The Rise and Fall of KREYOS (2014) - pavel_lishin
https://medium.com/@stevekreyos/the-rise-and-fall-of-kreyos-new-ac4e2d847964
======
pfraze
More context: [http://www.pcworld.com/article/2683138/kreyos-smartwatch-
wer...](http://www.pcworld.com/article/2683138/kreyos-smartwatch-were-not-a-
scam-just-a-trainwreck.html)

------
com2kid
So to summarize:

1\. A group of marketers came up with a cool concept video and some UI
layouts. 2\. Marketers get surprised when a sketchy hw/sw house takes them for
everything they are worth.

Quote " _All we needed to do was provide them with our brand, watch industrial
design, packaging design, App UI design, and they will take care of all the
rest. So I thought it shouldn’t be too hard, as I won’t have to work on the
software, hardware, firmware and focus on building a good brand instead._ "

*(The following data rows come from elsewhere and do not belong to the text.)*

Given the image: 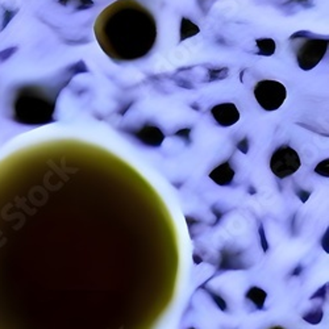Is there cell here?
<instances>
[{
    "label": "cell",
    "mask_w": 329,
    "mask_h": 329,
    "mask_svg": "<svg viewBox=\"0 0 329 329\" xmlns=\"http://www.w3.org/2000/svg\"><path fill=\"white\" fill-rule=\"evenodd\" d=\"M205 291H207V294H209V296L212 297V300L215 301V304L217 305V307H219L221 311H227V301L224 300L223 297L220 296V295L216 294V292H213V291L208 290V288H207Z\"/></svg>",
    "instance_id": "obj_15"
},
{
    "label": "cell",
    "mask_w": 329,
    "mask_h": 329,
    "mask_svg": "<svg viewBox=\"0 0 329 329\" xmlns=\"http://www.w3.org/2000/svg\"><path fill=\"white\" fill-rule=\"evenodd\" d=\"M241 253H230V251L224 250L221 253V265H220V270H238L245 269V266H242V262L240 259Z\"/></svg>",
    "instance_id": "obj_9"
},
{
    "label": "cell",
    "mask_w": 329,
    "mask_h": 329,
    "mask_svg": "<svg viewBox=\"0 0 329 329\" xmlns=\"http://www.w3.org/2000/svg\"><path fill=\"white\" fill-rule=\"evenodd\" d=\"M271 329H283V328H280V326H274V328H271Z\"/></svg>",
    "instance_id": "obj_24"
},
{
    "label": "cell",
    "mask_w": 329,
    "mask_h": 329,
    "mask_svg": "<svg viewBox=\"0 0 329 329\" xmlns=\"http://www.w3.org/2000/svg\"><path fill=\"white\" fill-rule=\"evenodd\" d=\"M234 178V170L232 169L229 162H224L215 167L209 173V179H212L219 186H229Z\"/></svg>",
    "instance_id": "obj_8"
},
{
    "label": "cell",
    "mask_w": 329,
    "mask_h": 329,
    "mask_svg": "<svg viewBox=\"0 0 329 329\" xmlns=\"http://www.w3.org/2000/svg\"><path fill=\"white\" fill-rule=\"evenodd\" d=\"M16 115L20 121L27 124H39L44 123L43 117L52 116L53 112V104L43 98H35V96H23L20 103L16 106Z\"/></svg>",
    "instance_id": "obj_3"
},
{
    "label": "cell",
    "mask_w": 329,
    "mask_h": 329,
    "mask_svg": "<svg viewBox=\"0 0 329 329\" xmlns=\"http://www.w3.org/2000/svg\"><path fill=\"white\" fill-rule=\"evenodd\" d=\"M322 316H324V312H322L321 308H316L313 311L308 312L304 316H301L304 321H307L308 324H312V325H316L318 322L322 320Z\"/></svg>",
    "instance_id": "obj_13"
},
{
    "label": "cell",
    "mask_w": 329,
    "mask_h": 329,
    "mask_svg": "<svg viewBox=\"0 0 329 329\" xmlns=\"http://www.w3.org/2000/svg\"><path fill=\"white\" fill-rule=\"evenodd\" d=\"M300 157L295 149L282 145L276 149L270 158V170L279 179L290 177L300 169Z\"/></svg>",
    "instance_id": "obj_4"
},
{
    "label": "cell",
    "mask_w": 329,
    "mask_h": 329,
    "mask_svg": "<svg viewBox=\"0 0 329 329\" xmlns=\"http://www.w3.org/2000/svg\"><path fill=\"white\" fill-rule=\"evenodd\" d=\"M213 119L220 127H232L240 120V111L233 103H221L211 110Z\"/></svg>",
    "instance_id": "obj_6"
},
{
    "label": "cell",
    "mask_w": 329,
    "mask_h": 329,
    "mask_svg": "<svg viewBox=\"0 0 329 329\" xmlns=\"http://www.w3.org/2000/svg\"><path fill=\"white\" fill-rule=\"evenodd\" d=\"M315 173L318 174L320 177L328 178L329 177V159L325 158L324 161L318 163L317 166L315 167Z\"/></svg>",
    "instance_id": "obj_14"
},
{
    "label": "cell",
    "mask_w": 329,
    "mask_h": 329,
    "mask_svg": "<svg viewBox=\"0 0 329 329\" xmlns=\"http://www.w3.org/2000/svg\"><path fill=\"white\" fill-rule=\"evenodd\" d=\"M255 100L265 111H276L283 106L287 98V90L284 85L278 81L263 79L254 87Z\"/></svg>",
    "instance_id": "obj_2"
},
{
    "label": "cell",
    "mask_w": 329,
    "mask_h": 329,
    "mask_svg": "<svg viewBox=\"0 0 329 329\" xmlns=\"http://www.w3.org/2000/svg\"><path fill=\"white\" fill-rule=\"evenodd\" d=\"M312 192L311 191H304V190H296V195L297 198L300 199V202L305 203L308 200V198L311 196Z\"/></svg>",
    "instance_id": "obj_19"
},
{
    "label": "cell",
    "mask_w": 329,
    "mask_h": 329,
    "mask_svg": "<svg viewBox=\"0 0 329 329\" xmlns=\"http://www.w3.org/2000/svg\"><path fill=\"white\" fill-rule=\"evenodd\" d=\"M186 220H187V224H188V227H190V228L192 227V224H194V223H198V221H196V220L191 219V217H190V216H186Z\"/></svg>",
    "instance_id": "obj_22"
},
{
    "label": "cell",
    "mask_w": 329,
    "mask_h": 329,
    "mask_svg": "<svg viewBox=\"0 0 329 329\" xmlns=\"http://www.w3.org/2000/svg\"><path fill=\"white\" fill-rule=\"evenodd\" d=\"M266 297H267V294H266L265 290H262V288H259V287H250L248 290V292H246V299H249V300L253 303V304L255 305V307L258 308V309H261V308H263V305H265V301H266Z\"/></svg>",
    "instance_id": "obj_10"
},
{
    "label": "cell",
    "mask_w": 329,
    "mask_h": 329,
    "mask_svg": "<svg viewBox=\"0 0 329 329\" xmlns=\"http://www.w3.org/2000/svg\"><path fill=\"white\" fill-rule=\"evenodd\" d=\"M326 290H328V284H324V286L320 287V288H318V290L316 291L315 294L312 295L309 299H311V300H313V299H317V297H320V299H324L326 295Z\"/></svg>",
    "instance_id": "obj_17"
},
{
    "label": "cell",
    "mask_w": 329,
    "mask_h": 329,
    "mask_svg": "<svg viewBox=\"0 0 329 329\" xmlns=\"http://www.w3.org/2000/svg\"><path fill=\"white\" fill-rule=\"evenodd\" d=\"M136 136H137V138L142 144L152 146V148H158V146H161L163 140H165L163 132L161 131L158 127H154V125H145V127H142L141 129L136 133Z\"/></svg>",
    "instance_id": "obj_7"
},
{
    "label": "cell",
    "mask_w": 329,
    "mask_h": 329,
    "mask_svg": "<svg viewBox=\"0 0 329 329\" xmlns=\"http://www.w3.org/2000/svg\"><path fill=\"white\" fill-rule=\"evenodd\" d=\"M301 271H303V266H301V265H297L296 267H295L294 271L291 272V275H295V276H296V275H299V274H300Z\"/></svg>",
    "instance_id": "obj_21"
},
{
    "label": "cell",
    "mask_w": 329,
    "mask_h": 329,
    "mask_svg": "<svg viewBox=\"0 0 329 329\" xmlns=\"http://www.w3.org/2000/svg\"><path fill=\"white\" fill-rule=\"evenodd\" d=\"M199 33V28L195 24H192L190 20L187 19H183L182 20V27H181V40L188 39V37H191V36L198 35Z\"/></svg>",
    "instance_id": "obj_12"
},
{
    "label": "cell",
    "mask_w": 329,
    "mask_h": 329,
    "mask_svg": "<svg viewBox=\"0 0 329 329\" xmlns=\"http://www.w3.org/2000/svg\"><path fill=\"white\" fill-rule=\"evenodd\" d=\"M328 49V41L322 39L307 40L297 49V64L303 70H311L324 58Z\"/></svg>",
    "instance_id": "obj_5"
},
{
    "label": "cell",
    "mask_w": 329,
    "mask_h": 329,
    "mask_svg": "<svg viewBox=\"0 0 329 329\" xmlns=\"http://www.w3.org/2000/svg\"><path fill=\"white\" fill-rule=\"evenodd\" d=\"M237 149L240 150L241 153H244V154H246V153L249 152V141L248 138H244L242 141H240L237 144Z\"/></svg>",
    "instance_id": "obj_18"
},
{
    "label": "cell",
    "mask_w": 329,
    "mask_h": 329,
    "mask_svg": "<svg viewBox=\"0 0 329 329\" xmlns=\"http://www.w3.org/2000/svg\"><path fill=\"white\" fill-rule=\"evenodd\" d=\"M194 262H195V263H196V265H200V263H202V262H203V259L200 258L199 255L194 254Z\"/></svg>",
    "instance_id": "obj_23"
},
{
    "label": "cell",
    "mask_w": 329,
    "mask_h": 329,
    "mask_svg": "<svg viewBox=\"0 0 329 329\" xmlns=\"http://www.w3.org/2000/svg\"><path fill=\"white\" fill-rule=\"evenodd\" d=\"M257 46L259 52L263 56H272L275 52V43L271 39H259L257 40Z\"/></svg>",
    "instance_id": "obj_11"
},
{
    "label": "cell",
    "mask_w": 329,
    "mask_h": 329,
    "mask_svg": "<svg viewBox=\"0 0 329 329\" xmlns=\"http://www.w3.org/2000/svg\"><path fill=\"white\" fill-rule=\"evenodd\" d=\"M258 234H259V240H261L262 250L265 251V253H267V251H269V242H267V238H266L265 228H263V224H262V223H259Z\"/></svg>",
    "instance_id": "obj_16"
},
{
    "label": "cell",
    "mask_w": 329,
    "mask_h": 329,
    "mask_svg": "<svg viewBox=\"0 0 329 329\" xmlns=\"http://www.w3.org/2000/svg\"><path fill=\"white\" fill-rule=\"evenodd\" d=\"M328 237H329V230L326 229L325 230V234H324V237H322V240H321V246H322V249L325 250V253H328V251H329V248H328Z\"/></svg>",
    "instance_id": "obj_20"
},
{
    "label": "cell",
    "mask_w": 329,
    "mask_h": 329,
    "mask_svg": "<svg viewBox=\"0 0 329 329\" xmlns=\"http://www.w3.org/2000/svg\"><path fill=\"white\" fill-rule=\"evenodd\" d=\"M99 46L111 60L133 62L146 57L157 43V20L137 0H117L104 8L94 25Z\"/></svg>",
    "instance_id": "obj_1"
},
{
    "label": "cell",
    "mask_w": 329,
    "mask_h": 329,
    "mask_svg": "<svg viewBox=\"0 0 329 329\" xmlns=\"http://www.w3.org/2000/svg\"><path fill=\"white\" fill-rule=\"evenodd\" d=\"M190 329H195V328H190Z\"/></svg>",
    "instance_id": "obj_25"
}]
</instances>
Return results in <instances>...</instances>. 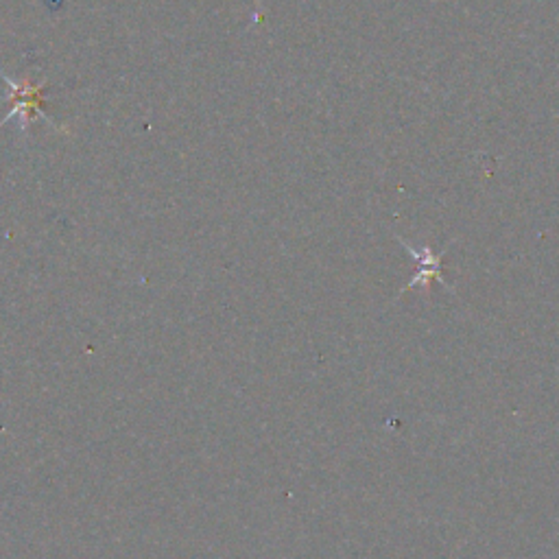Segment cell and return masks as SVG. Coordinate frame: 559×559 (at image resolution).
I'll return each instance as SVG.
<instances>
[{"label":"cell","instance_id":"obj_1","mask_svg":"<svg viewBox=\"0 0 559 559\" xmlns=\"http://www.w3.org/2000/svg\"><path fill=\"white\" fill-rule=\"evenodd\" d=\"M396 241L404 247V252L409 254V258H413L415 263H418V271H415V276L409 280L407 287H404L400 293H407L411 289H418L422 287L426 293L431 291V282L437 280L439 284H444L446 289L453 291V287H450L446 276L442 273V265H444V256H437L431 252V247L428 245H422V247H415L411 243H407L402 239V236H396Z\"/></svg>","mask_w":559,"mask_h":559},{"label":"cell","instance_id":"obj_2","mask_svg":"<svg viewBox=\"0 0 559 559\" xmlns=\"http://www.w3.org/2000/svg\"><path fill=\"white\" fill-rule=\"evenodd\" d=\"M0 77H3L7 86L11 88V101H14V107H11V112L3 118V121H0V125H5L9 118L18 116L22 121V129H27L31 118H35V116L46 118V114L42 112V103H44L42 90L46 83H38V86H35V83H20L18 86V83H14L9 77H5V75H0Z\"/></svg>","mask_w":559,"mask_h":559}]
</instances>
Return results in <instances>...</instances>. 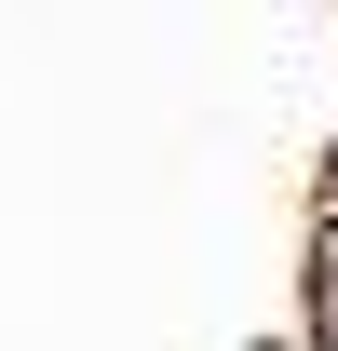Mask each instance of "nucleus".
Instances as JSON below:
<instances>
[{"instance_id":"f03ea898","label":"nucleus","mask_w":338,"mask_h":351,"mask_svg":"<svg viewBox=\"0 0 338 351\" xmlns=\"http://www.w3.org/2000/svg\"><path fill=\"white\" fill-rule=\"evenodd\" d=\"M325 189H338V122H325Z\"/></svg>"},{"instance_id":"f257e3e1","label":"nucleus","mask_w":338,"mask_h":351,"mask_svg":"<svg viewBox=\"0 0 338 351\" xmlns=\"http://www.w3.org/2000/svg\"><path fill=\"white\" fill-rule=\"evenodd\" d=\"M297 351H338V324H311V338H297Z\"/></svg>"}]
</instances>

None of these are the hard parts of design. For sure, good design is a huge
portion of a successful product, but making a pretty looking sketch is not
hard. Having ME and ID teams work together on a design that can be actually
produced? A lot harder.

Another quote: " _In the beginning we did a wonderful job handling the
campaign launch, emails, social media and pretty much everything else. After
the campaign period we considered our part done._ "

Proclaiming "We'll make an amazing smart watch that does everything, has 7
days of battery life, and is waterproof!" is not enough to launch a product.

That 7 day battery life? You need damn solid EE and FW teams to pull it off.
How every single component is hooked up will impact your battery life, in ways
that are dependent upon your SoC. The amount of engineering discipline and
foresight required to squeeze good battery life out of a product is stunning.

This is a case where someone in marketing considered all the technical stuff
"easy", and outsourced it to someone who it appears was dishonest.

But no one honest would take them seriously. All the honest engineering teams
are already at work on their own smart watches!

------
instanoodlz
...this is why you dont get in to business with something you dont understand.
If you want to deal with manufacturing and doing business in china, then you
actually need to have the core understanding of the process & actual costs of
manufacturing, as well as how to deal with business in china. (Generalized
rule of thumb, always negotiate. The price given is nearly always 1:7 for
every hand that's changed. If they say its $70 a unit, that means he got it
for $10 a unit. Negotiate.)